PROBLEM DESCRIPTION – Reproduce exactly the span of lines beginning at the one with "Relatively speaking, is" and ending at the last line of the data below, omitting pictures.

────────────────────────────────────────

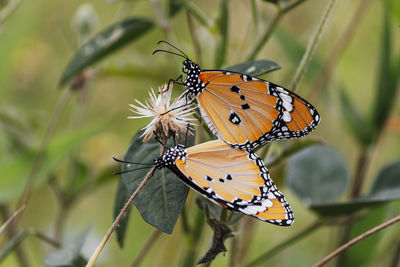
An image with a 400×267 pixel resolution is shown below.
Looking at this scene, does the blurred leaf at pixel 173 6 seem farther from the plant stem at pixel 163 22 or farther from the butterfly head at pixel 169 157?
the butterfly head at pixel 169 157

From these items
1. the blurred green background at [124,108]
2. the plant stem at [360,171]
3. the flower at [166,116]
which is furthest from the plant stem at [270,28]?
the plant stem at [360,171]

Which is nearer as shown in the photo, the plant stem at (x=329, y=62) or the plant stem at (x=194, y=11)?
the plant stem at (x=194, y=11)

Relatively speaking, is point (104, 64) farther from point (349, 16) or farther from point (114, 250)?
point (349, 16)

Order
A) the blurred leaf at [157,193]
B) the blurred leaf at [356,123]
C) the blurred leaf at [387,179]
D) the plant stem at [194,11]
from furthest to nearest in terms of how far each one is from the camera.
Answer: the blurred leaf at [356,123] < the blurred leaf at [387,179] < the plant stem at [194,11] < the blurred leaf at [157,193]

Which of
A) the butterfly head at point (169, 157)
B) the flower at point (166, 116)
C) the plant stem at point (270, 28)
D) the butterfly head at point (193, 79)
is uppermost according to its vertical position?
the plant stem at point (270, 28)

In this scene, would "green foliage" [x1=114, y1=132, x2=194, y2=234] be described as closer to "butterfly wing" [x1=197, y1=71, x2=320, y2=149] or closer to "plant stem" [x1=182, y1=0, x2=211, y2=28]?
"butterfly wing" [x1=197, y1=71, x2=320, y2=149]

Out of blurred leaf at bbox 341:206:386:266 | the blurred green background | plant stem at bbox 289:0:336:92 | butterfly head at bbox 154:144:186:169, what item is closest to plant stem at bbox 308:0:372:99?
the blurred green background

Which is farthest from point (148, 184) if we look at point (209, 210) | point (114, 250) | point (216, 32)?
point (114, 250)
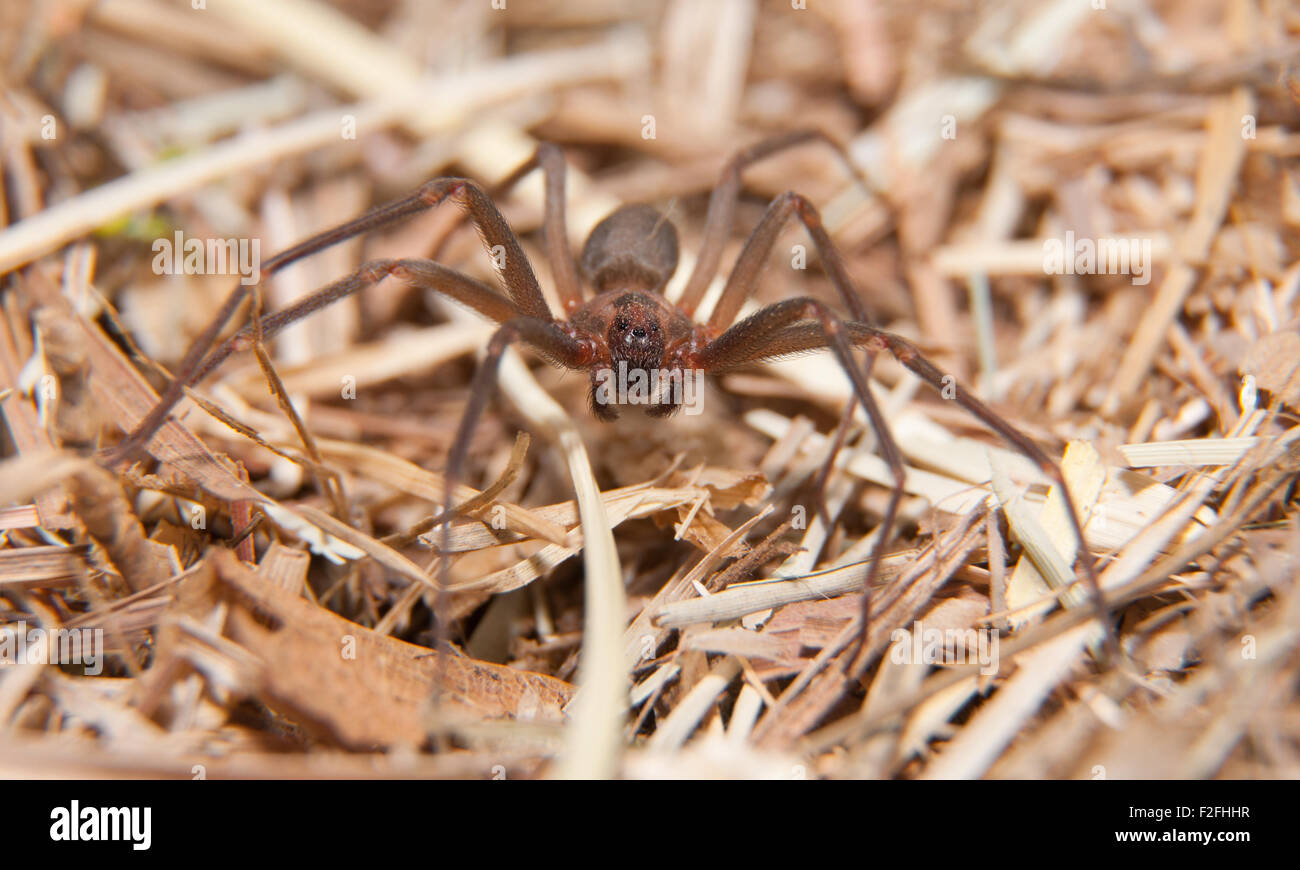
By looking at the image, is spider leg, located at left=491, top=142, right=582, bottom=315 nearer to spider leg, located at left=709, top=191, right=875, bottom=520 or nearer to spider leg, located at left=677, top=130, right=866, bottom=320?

────────────────────────────────────────

CORRECT OUTPUT –
Relatively speaking, is point (104, 64) farther from point (349, 16) or farther from point (114, 250)?
point (349, 16)

Order
A) the blurred leaf at [157,193]
B) the blurred leaf at [356,123]
C) the blurred leaf at [387,179]
D) the plant stem at [194,11]
from furthest to nearest in terms of how far each one is from the camera.
Answer: the blurred leaf at [356,123] < the blurred leaf at [387,179] < the plant stem at [194,11] < the blurred leaf at [157,193]

Which of
A) the butterfly head at point (169, 157)
B) the flower at point (166, 116)
C) the plant stem at point (270, 28)
D) the butterfly head at point (193, 79)
is uppermost according to its vertical position?
the plant stem at point (270, 28)

In this scene, would "green foliage" [x1=114, y1=132, x2=194, y2=234] be described as closer to "butterfly wing" [x1=197, y1=71, x2=320, y2=149] or closer to "plant stem" [x1=182, y1=0, x2=211, y2=28]?
"butterfly wing" [x1=197, y1=71, x2=320, y2=149]

Out of blurred leaf at bbox 341:206:386:266 | the blurred green background | plant stem at bbox 289:0:336:92 | butterfly head at bbox 154:144:186:169, what item is closest to plant stem at bbox 308:0:372:99?
the blurred green background

Which is farthest from point (148, 184) if we look at point (209, 210) | point (114, 250) | point (216, 32)?
point (114, 250)
By looking at the image, is spider leg, located at left=491, top=142, right=582, bottom=315 nearer to spider leg, located at left=709, top=191, right=875, bottom=520 or nearer to spider leg, located at left=677, top=130, right=866, bottom=320?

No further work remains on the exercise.